|
Diskusi Gerakan Anti Politisi Busuk
Demi kekuasaan, apapun mereka lakukan.
Pemilu
tidak habis-habisnya dibicarakan. Sebuah perhelatan besar yang akan
menentukan roda pemerintahan negara kita. Tidak hanya mekanismenya saja yang
menjadi bahan perbincangan, tapi juga mengenai para politisi yang bermain di
dalamnya. Busuknya permainan para politisi banyak disinyalir sebagai
penyebab keterpurukan Indonesia saat krisis moneter. Keterpurukan itu
sampai saat ini belum ada titik temunya.
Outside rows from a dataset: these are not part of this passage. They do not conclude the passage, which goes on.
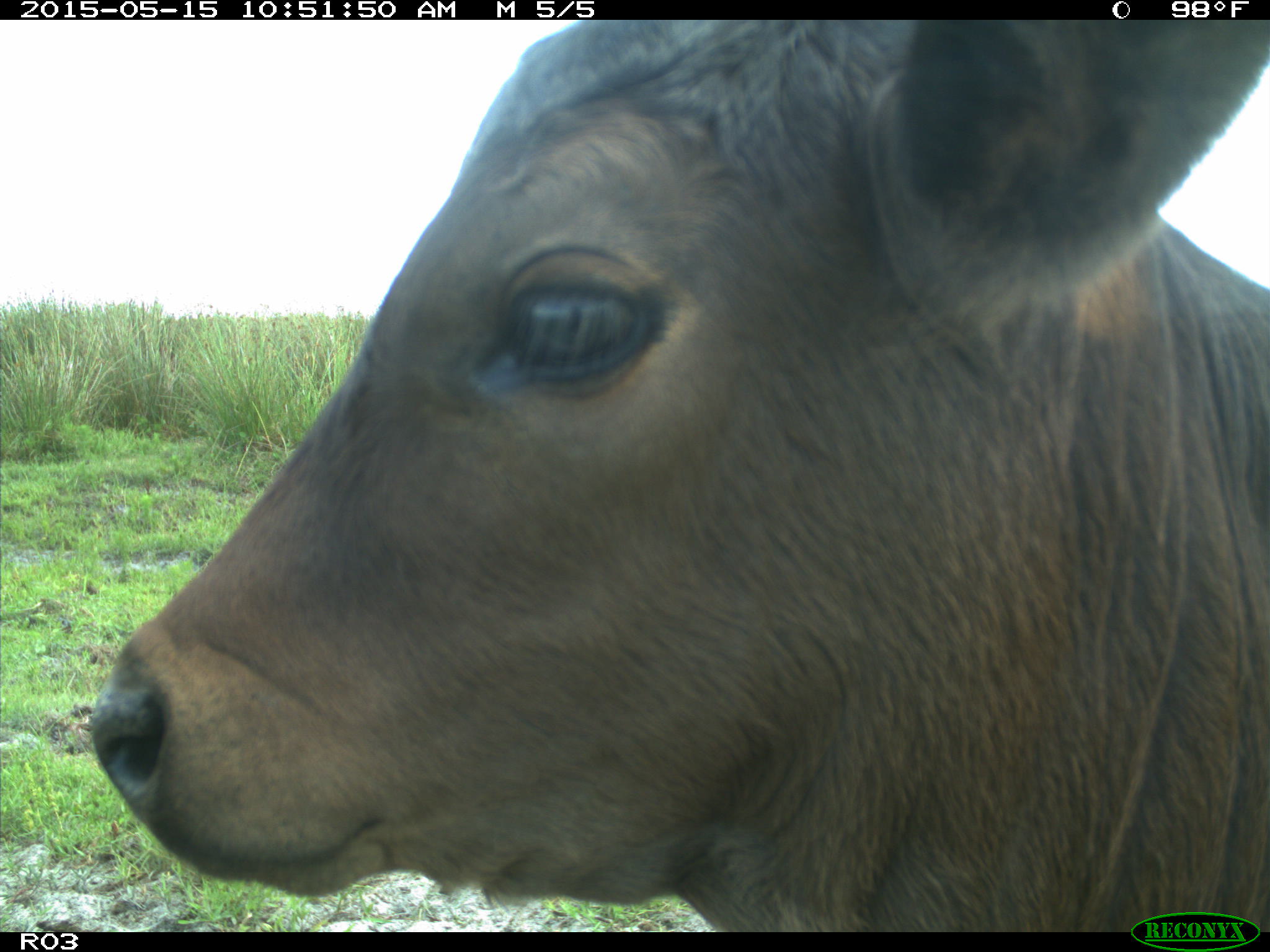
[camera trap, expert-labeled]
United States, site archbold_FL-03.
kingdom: Animalia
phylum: Chordata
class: Mammalia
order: Artiodactyla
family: Bovidae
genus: Bos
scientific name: Bos taurus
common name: domestic cow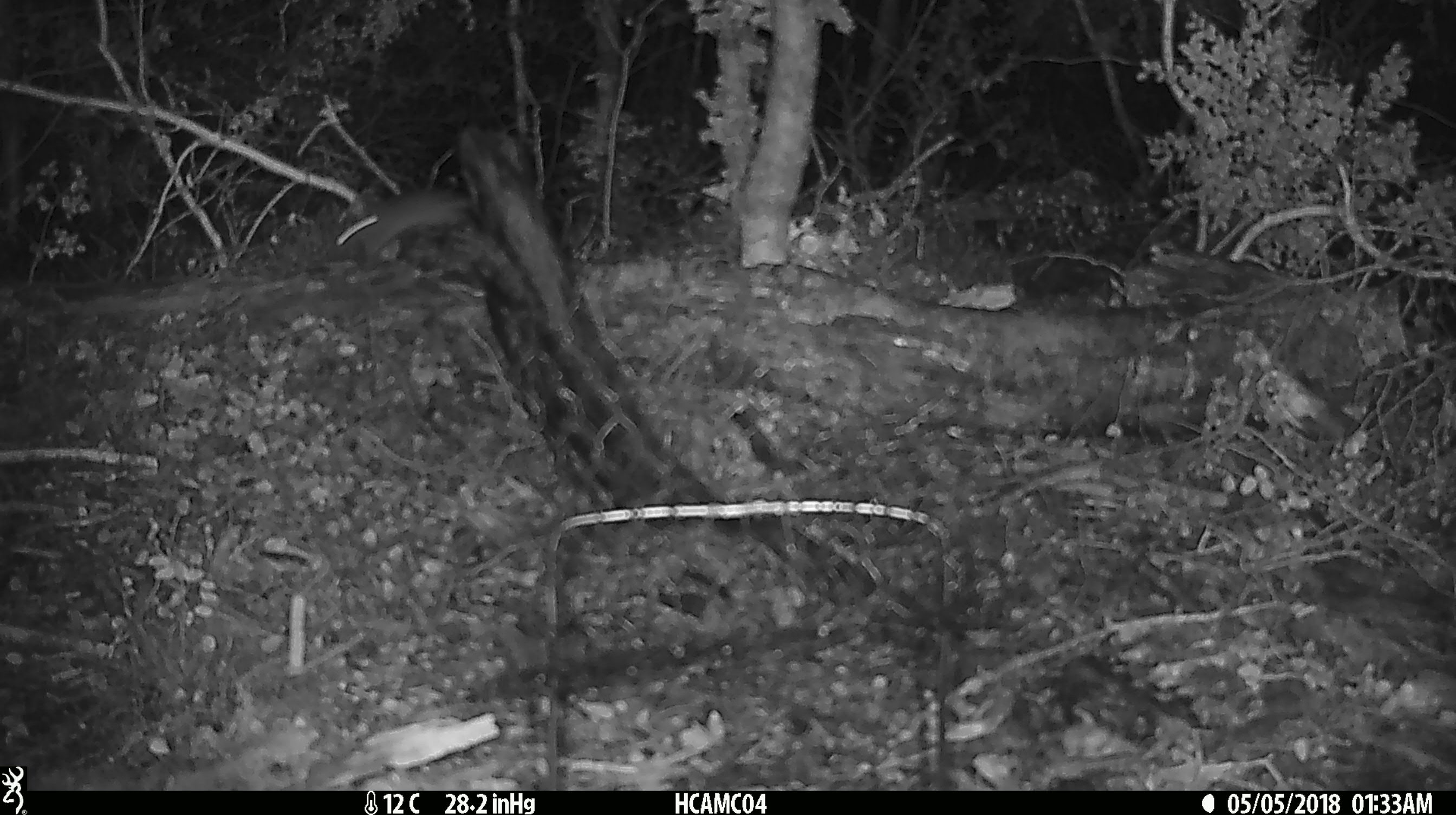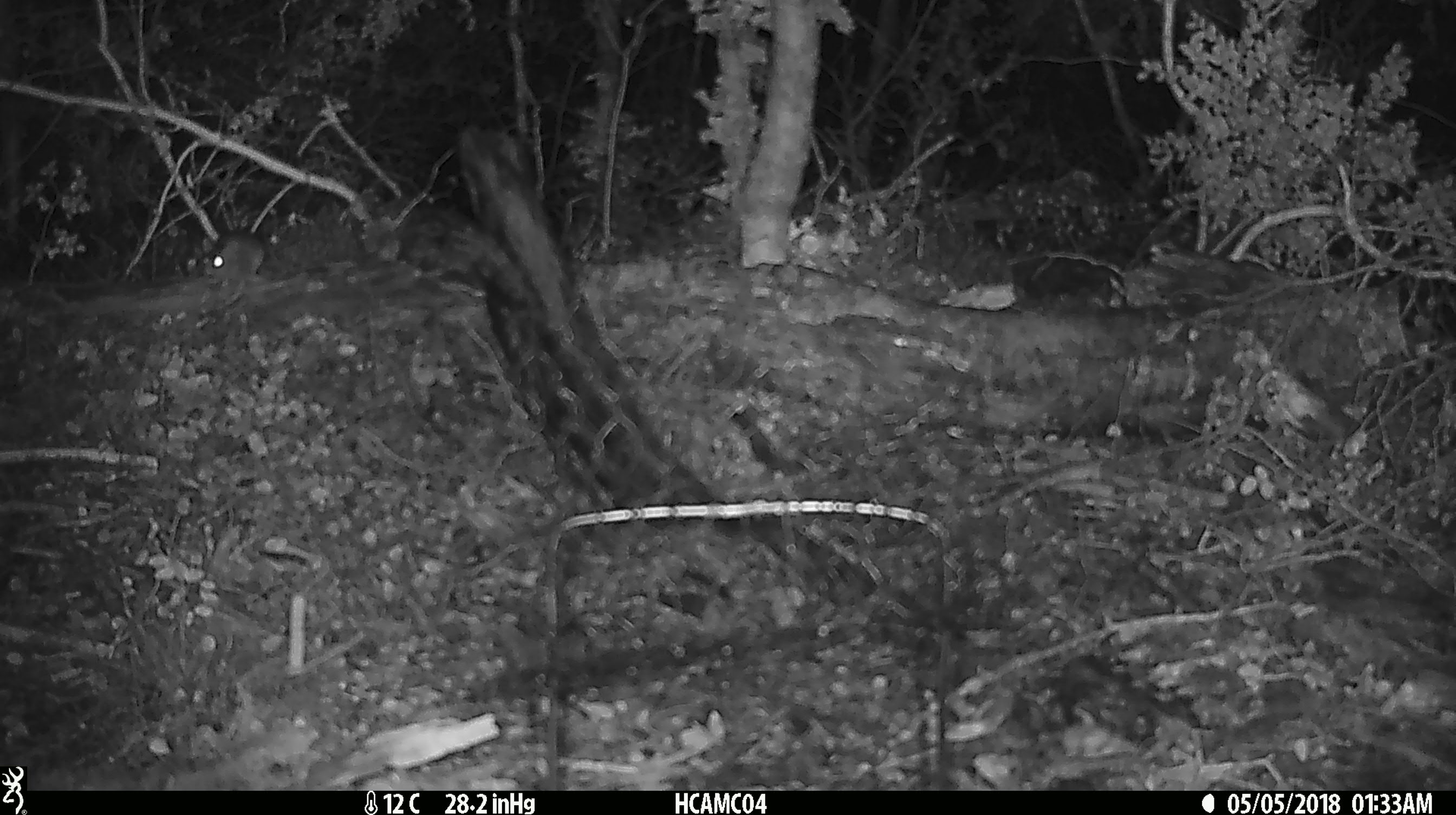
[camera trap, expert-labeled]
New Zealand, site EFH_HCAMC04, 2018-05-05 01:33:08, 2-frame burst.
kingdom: Animalia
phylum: Chordata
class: Mammalia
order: Rodentia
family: Muridae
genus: Mus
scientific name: Mus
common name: mouse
Mulai dari kasus KKN yang
merajalela dalam birokrasi perpolitikan dan pemerintahan di Indonesia, belum
adanya penegakan HAM secara adil yang berakibat rakyat kecil semakin
menderita dan tertindas. Ditambah lagi masih banyaknya kasus suap menyuap
untuk masuk menjadi pejabat dalam pemerintahan.
Keprihatinan
terhadap kondisi perpolitikan Indonesia sekarang inilah yang kemudian
dibahas dalam sebuah diskusi interaktif hasil kerja sama antara INTI
(Perhimpunan Indonesia Tionghoa), KPPI (Komite Persiapan Pergerakan
Indonesia) dan Fakultas Ilmu Sosial dan Ilmu Politik (FISIP) UAJY. Diskusi
yang diadakan pada tanggal 19 Januari 2004, dengan pembicara Faisal Basir
dan Beni Setiono, selaku anggota INTI Jakarta, mencoba untuk membedah tema
mengenai gerakan nasional tidak pilih politisi busuk. Gerakan itu didasarkan
pada kesadaran untuk memilih wakil rakyat yang berkualitas. Diskusi yang
dihadiri juga oleh para mahasiswa Atma Jaya dan anggota INTI sendiri
membahas empat kriteria pemilihan politisi. Beberapa diantaranya dilarang
melakukan pelanggaran HAM berat, tidak terlibat KKN, tidak melakukan
pelecehan terhadap wanita, dan yang terakhir yaitu tidak melakukan perusakan
lingkungan. “Dengan Kriteria tersebut, rakyat hendaknya dapat menilai
pemimpin mana yang sekiranya dapat memimpin Indonesia.” Ungkap Drs. Lukas
S. Ispandriarno, M.A., selaku moderator dalam diskusi tersebut.
Kenyataan bahwa
para politisi akan melakukan berbagai cara demi memperoleh kekuasaan,
memunculkan ketakutan akan kecurangan yang akan mereka lakukan. Kecurangan
itu seperti saat kampanye di kampus. Masalah kampanye di kampus adalah suatu
kebijakan dari tiap-tiap universitas. Ketakutan akan adanya kecurangan
dalam pelaksanaan pemilu 2004 ini, semakin mempertanyakan perihal kampus
UAJY sendiri menanggapi adanya kampanye pemilu di kampus-kampus. Menanggapi
hal ini Lukas, yang juga selaku dosen FISIP UAJY, mengungkapkan bahwa untuk
Universitas Atma Jaya sendiri menolak adanya kampanye pemilu berupa kampanye
massa. Kampanye yang dia maksudkan seperti ketika adanya parpol yang datang
ke kampus untuk membagikan kaos, stiker, atau aksesoris lainnya dengan
tujuan mensosialisasikan partai tersebut. “Yang di harapkan kampus sendiri,
hanya berupa dialog interaktif antara pemimpin parpol dengan kalangan
mahasiswa, sehingga dapat tercipta sosialisasi pemilu yang sehat dan
berwawasan,” tambah dosen yang saat ini sedang menyelesaikan studi S3-nya di
Jerman.
Hal senada pun
diungkapkan Yudho Raharjo selaku mahasiswa FISIP UAJY dan peserta
diskusi. “Saya menolak keras adanya kampanye pemilu di kampus UAJY.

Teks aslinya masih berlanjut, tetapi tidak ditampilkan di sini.